We plan on using the Clicked.On.Ad feature to determine fill colors for these graphs, but that won’t work if they stay as they’re currently set (integer data type). I’ll change that in the following code chunk.
library(ggplot2)
ggplot(data = ads, aes(x = Age, fill = Clicked.on.Ad))+
geom_histogram(bins = 27, color = 'cyan') +
labs(title = 'Age distribution with Ad clicks', x = 'Age', y = 'Frequency', fill = 'Clicked.on.Ad') +
scale_color_brewer(palette = 'Set2')
Income and Click on Ad distribution
ggplot(data = ads, aes(x = Area.Income, fill = Clicked.on.Ad))+
geom_histogram(bins = 20, color = 'cyan') +
labs(title = 'Income distribution', x = 'Income', y = 'Frequency', fill = 'Clicked.on.Ad') +
scale_color_brewer(palette = 'Set1')
Daily Internet Use and the clicked on ad relationship
ggplot(data = ads, aes(x = Daily.Internet.Usage, fill = Clicked.on.Ad))+
geom_histogram(bins = 35, color = 'cyan') +
labs(title = 'Daily Internet Use distribution', x = 'Daily Internet Usage (minutes)', y = 'Frequency', fill = 'Clicked.on.Ad') +
scale_color_brewer(palette = 'Set1')
Daily Time Spent on Site and the clicked on ad relationship
ggplot(data = ads, aes(x = Daily.Time.Spent.on.Site, fill = Clicked.on.Ad))+
geom_histogram(bins = 25, color = 'cyan') +
labs(title = 'Daily Time Spent On Site', x = 'Time Spent(minutes)', y = 'Frequency', fill = 'Clicked.on.Ad') +
scale_color_brewer(palette = 'Set1')
ggplot(data = ads, aes(x =Area.Income , fill = Daily.Time.Spent.on.Site))+
geom_histogram(bins = 30, color = 'cyan') +
labs(title = 'Daily Time Spent On Site vs Income', x = 'Income', y = 'Frequency', fill = 'Clicked.on.Ad') +
scale_color_brewer(palette = 'Set1')
ggplot(data = ads, aes(x =Age , fill = Daily.Time.Spent.on.Site))+
geom_histogram(bins = 30, color = 'cyan') +
labs(title = 'Daily Time Spent On Site vs Age', x = 'Age', y = 'Frequency', fill = 'Clicked.on.Ad') +
scale_color_brewer(palette = 'Set1')
The ages between 26 and 42 record the highest frequency of ad clicks on the site and also the highest amount of time spent on the internet. Income levels between 50k to 70k record the highest frequency of ad clicks on the site. People who spend more time on the internet have a high income.

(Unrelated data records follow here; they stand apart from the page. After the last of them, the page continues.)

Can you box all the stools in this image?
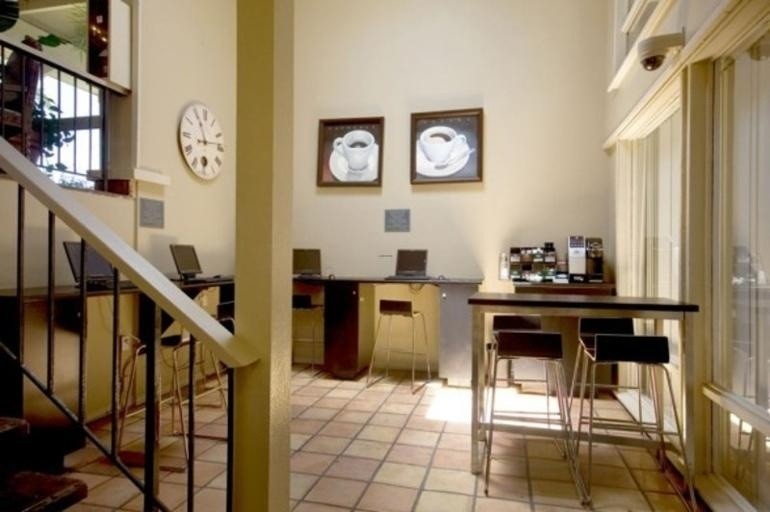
[478,326,585,506]
[569,316,666,459]
[480,316,566,460]
[573,335,699,512]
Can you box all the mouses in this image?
[329,274,335,280]
[438,275,445,282]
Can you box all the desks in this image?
[343,277,483,383]
[292,278,341,381]
[3,276,236,454]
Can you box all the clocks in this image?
[178,102,226,182]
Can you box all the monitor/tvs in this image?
[293,248,322,280]
[63,241,119,292]
[170,244,203,278]
[396,249,428,276]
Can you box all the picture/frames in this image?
[409,106,484,185]
[316,116,384,188]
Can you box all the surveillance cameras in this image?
[636,31,687,72]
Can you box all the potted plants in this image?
[30,93,76,163]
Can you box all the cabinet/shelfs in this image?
[513,278,616,394]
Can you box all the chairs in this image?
[171,301,237,409]
[0,38,42,161]
[365,300,433,393]
[293,293,325,376]
[118,327,232,473]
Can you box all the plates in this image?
[416,139,470,177]
[328,143,379,182]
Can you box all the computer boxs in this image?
[586,237,606,285]
[567,234,587,285]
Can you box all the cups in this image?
[419,126,467,168]
[333,129,375,173]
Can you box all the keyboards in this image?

The ads posted on the client’s site should be more relevant to this demographic between late twenties and early forties. Her users also skew more on the high income end of the spectrum. This was expected considering her age demographic data.
Perhaps she could maximize revenue gain from her advertising by raising the cost of the courses, or introducing tiered lesson levels structured in a way that users are more likely to select the courses that cost more. She should be able to do this without losing users. Her demographics older and has more spending money, and are more likely to value/ assess qualiity before gasping at higher prices.